• [Petunjuk Kerja]:
[1] Ringkas paragraf dalam teks bacaan yang diawali "Sosialisasi adalah proses belajar" menjadi versi yang lebih singkat tanpa menghilangkan fakta utamanya.
[2] Tulis ulang tanpa perubahan bagian teks bacaan mulai dari "Pada tindakan pertama" sampai "dalam Mustofa 2007:87).".
[3] Terjemahkan kalimat dari teks bacaan ini ke dalam bahasa Inggris: "Sementara norma sosial adalah serangkaian peraturan umum, baik tertulis maupun tidak tertulis."

• [Teks Bacaan]:

Dalam menjelaskan penyimpangan menurut
(Lemert dalam Mustofa 2007:87), satu peristiwa pelanggaran dan reaksi yang
diberikan kepada remaja tidaklah cukup untuk mengatakan bahwa orang tersebut
adalah penyimpang. Seseorang untuk menjadi penyimpang harus terdapat serangkaian
tindakan, sejumlah reaksi dan sejumlah kontra-reaksi sebelum mereka dikatakan penyimpang atau
jahat.
Sosialisasi adalah proses belajar yang dilakukan oleh
seseorang (individu) untuk berbuat atau bertingkah laku berdasarkan patokan
yang terdapat dan diakui dalam masyarakat. Jika sosialisasi dipandang dari
sudut pandang masyarakat, maka sosialisasi dimasukkan sebagai usaha memasukkan
nilai-nilai kebudayaan terhadap individu sehingga individu tersebut menjadi
bagian dari masyarakat (Abdulsyani, 1999:2).
Sementara norma sosial adalah serangkaian peraturan umum,
baik tertulis maupun tidak tertulis. Mengenai tingkah laku atau perbuatan
manusia yang menurut penilaian anggota sekelompok masyarakat sebagai sesuatu
yang pantas atau tidak pantas (Abdulsyani, 1999:2).
Pada tindakan pertama atau serangkaian
tindakan awal, dapat terjadi pengingkaran atau penolakan untuk menganggap bahwa
tindakan yang di lakukan tersebut adalah wajar-wajar saja. Yang merupakan
penyebab dari tindakan-tindakan yang masih dalam kategori penyimpangan primer,
karena kurangnya sosialisasi, nilai-nilai sosialisai penyimpangan (Lemert
dalam Mustofa 2007:87).
Faktor
penyebab kenakalan remaja
Menurut
kartono (2007) factor penyebab kenakalan remaja dapat dikelompokkan menjadi dua
yaitu:
a.

(Data soal penalaran ruang)
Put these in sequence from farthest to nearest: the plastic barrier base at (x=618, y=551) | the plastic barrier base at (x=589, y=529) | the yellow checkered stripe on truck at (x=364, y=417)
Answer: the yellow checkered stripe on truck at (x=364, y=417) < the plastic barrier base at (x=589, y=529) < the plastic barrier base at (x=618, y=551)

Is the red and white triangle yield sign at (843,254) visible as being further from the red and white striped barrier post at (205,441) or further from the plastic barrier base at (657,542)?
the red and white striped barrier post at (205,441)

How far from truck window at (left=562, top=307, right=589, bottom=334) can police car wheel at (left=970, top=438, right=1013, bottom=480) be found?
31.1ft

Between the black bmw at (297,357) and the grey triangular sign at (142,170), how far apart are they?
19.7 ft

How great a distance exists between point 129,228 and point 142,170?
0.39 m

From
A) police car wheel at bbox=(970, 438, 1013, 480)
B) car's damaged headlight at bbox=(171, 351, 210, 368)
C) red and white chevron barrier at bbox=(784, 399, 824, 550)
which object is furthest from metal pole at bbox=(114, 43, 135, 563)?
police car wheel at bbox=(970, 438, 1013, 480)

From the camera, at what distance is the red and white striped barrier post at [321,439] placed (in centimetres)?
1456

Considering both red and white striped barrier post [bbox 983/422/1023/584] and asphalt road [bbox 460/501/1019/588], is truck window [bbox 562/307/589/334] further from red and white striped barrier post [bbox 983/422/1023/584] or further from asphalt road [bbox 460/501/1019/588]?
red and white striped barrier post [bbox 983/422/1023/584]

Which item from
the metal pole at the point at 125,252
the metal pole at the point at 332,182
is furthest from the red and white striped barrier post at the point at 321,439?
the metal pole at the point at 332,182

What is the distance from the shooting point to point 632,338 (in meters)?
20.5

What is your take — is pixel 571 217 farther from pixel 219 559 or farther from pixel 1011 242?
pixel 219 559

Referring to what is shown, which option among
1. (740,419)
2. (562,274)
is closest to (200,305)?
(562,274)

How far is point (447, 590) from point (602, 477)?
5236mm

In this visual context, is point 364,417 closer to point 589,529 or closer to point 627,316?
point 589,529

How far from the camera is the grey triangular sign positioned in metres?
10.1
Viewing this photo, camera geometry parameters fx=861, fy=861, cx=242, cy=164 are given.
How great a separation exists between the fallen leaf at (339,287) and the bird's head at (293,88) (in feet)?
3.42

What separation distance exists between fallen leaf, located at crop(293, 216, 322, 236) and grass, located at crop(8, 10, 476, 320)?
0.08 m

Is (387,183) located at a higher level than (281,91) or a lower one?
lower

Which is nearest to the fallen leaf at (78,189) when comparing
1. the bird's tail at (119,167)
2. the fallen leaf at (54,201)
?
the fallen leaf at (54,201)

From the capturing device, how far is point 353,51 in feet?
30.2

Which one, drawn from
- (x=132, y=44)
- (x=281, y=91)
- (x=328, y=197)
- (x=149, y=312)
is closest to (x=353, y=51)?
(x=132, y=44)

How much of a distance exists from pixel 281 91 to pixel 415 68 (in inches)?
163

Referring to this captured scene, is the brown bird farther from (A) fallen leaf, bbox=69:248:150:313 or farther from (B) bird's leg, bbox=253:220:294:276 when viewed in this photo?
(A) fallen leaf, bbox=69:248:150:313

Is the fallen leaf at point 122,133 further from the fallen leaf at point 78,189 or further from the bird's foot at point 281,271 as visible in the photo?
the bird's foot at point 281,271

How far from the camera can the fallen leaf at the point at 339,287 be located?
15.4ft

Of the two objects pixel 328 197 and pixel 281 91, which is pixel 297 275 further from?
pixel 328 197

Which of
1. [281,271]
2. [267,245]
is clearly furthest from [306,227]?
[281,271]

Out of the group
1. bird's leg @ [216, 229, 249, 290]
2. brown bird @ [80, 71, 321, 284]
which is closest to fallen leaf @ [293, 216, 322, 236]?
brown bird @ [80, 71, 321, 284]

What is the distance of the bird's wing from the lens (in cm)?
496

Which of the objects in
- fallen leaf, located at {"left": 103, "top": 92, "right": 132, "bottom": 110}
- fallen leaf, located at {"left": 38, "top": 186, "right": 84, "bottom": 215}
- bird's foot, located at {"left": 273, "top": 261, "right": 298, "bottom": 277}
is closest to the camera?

• [Kunci Jawaban]:
[1] Sosialisasi ialah proses seseorang belajar bertingkah laku sesuai patokan yang diakui masyarakat. Dari sudut pandang masyarakat, sosialisasi adalah usaha menanamkan nilai-nilai kebudayaan kepada individu agar ia menjadi bagian dari masyarakat (Abdulsyani, 1999:2).

[2]
Pada tindakan pertama atau serangkaian
tindakan awal, dapat terjadi pengingkaran atau penolakan untuk menganggap bahwa
tindakan yang di lakukan tersebut adalah wajar-wajar saja. Yang merupakan
penyebab dari tindakan-tindakan yang masih dalam kategori penyimpangan primer,
karena kurangnya sosialisasi, nilai-nilai sosialisai penyimpangan (Lemert
dalam Mustofa 2007:87).

[3] Meanwhile, social norms are a set of general rules, both written and unwritten.